Face aux officiers en charge du recrutement, le membre du gouvernement a donné des instructions fermes pour écourter les délais.
« J’ai besoin que cette opération se déroule dans une semaine. Ceux que vous jugerez aptes doivent être mis à la disposition de l’armée », a-t-il insisté, traduisant sa volonté d’accélérer la prise en charge de ces jeunes, autrefois instrumentalisés dans les violences liées au conflit Teke-Yaka.
Cette descente inopinée lui a permis de s’imprégner des dispositifs mis en place : encadrement militaire, suivi administratif et accompagnement médical.
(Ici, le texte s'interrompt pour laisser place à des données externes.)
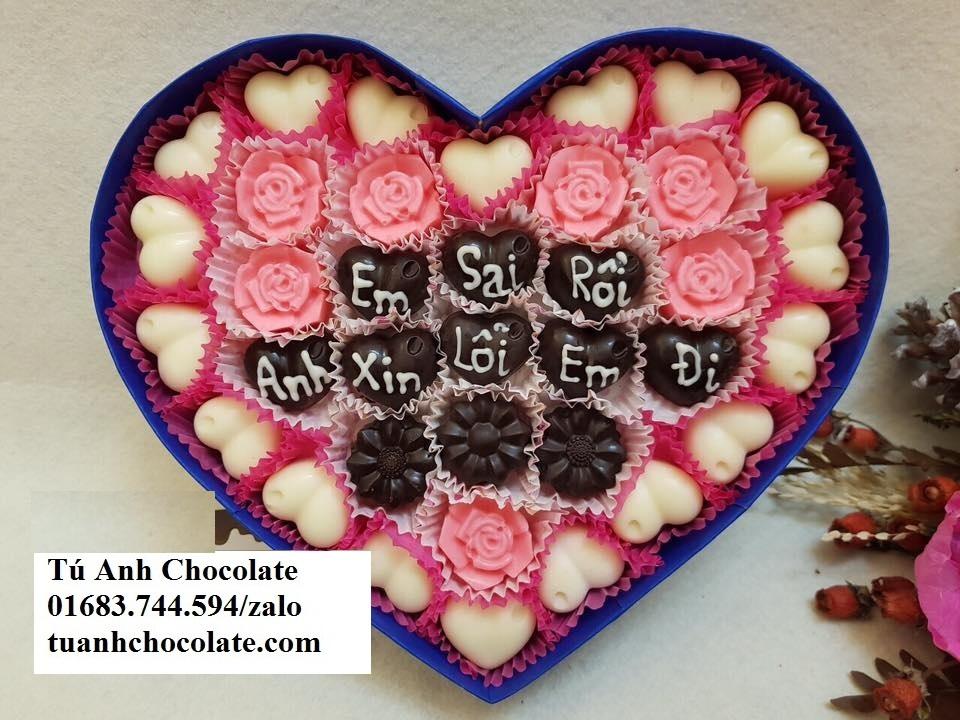 Ss61: socola quà tặng valentine 2018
Le choix du site de la N’sele, lieu stratégique et sécurisé, vise à faciliter le travail des services spécialisés chargés du tri, du contrôle et de la sélection des recrues potentielles.
Très engagé aux côtés du Vice-Premier ministre en charge de la Défense, le ministre délégué entend poursuivre la mission de démobilisation et de désarmement des miliciens, conformément aux orientations du chef de l’État et de la Première ministre. Au-delà de l’intégration dans l’armée, un programme de réinsertion sociale est également prévu pour ceux qui ne seront pas retenus, dans une dynamique de stabilisation durable après les affrontements intercommunautaires.
Une nouvelle visite est annoncée dans les prochains jours, signe du suivi rapproché qu’Éliezer Ntambwe compte assurer personnellement sur ce dossier sensible.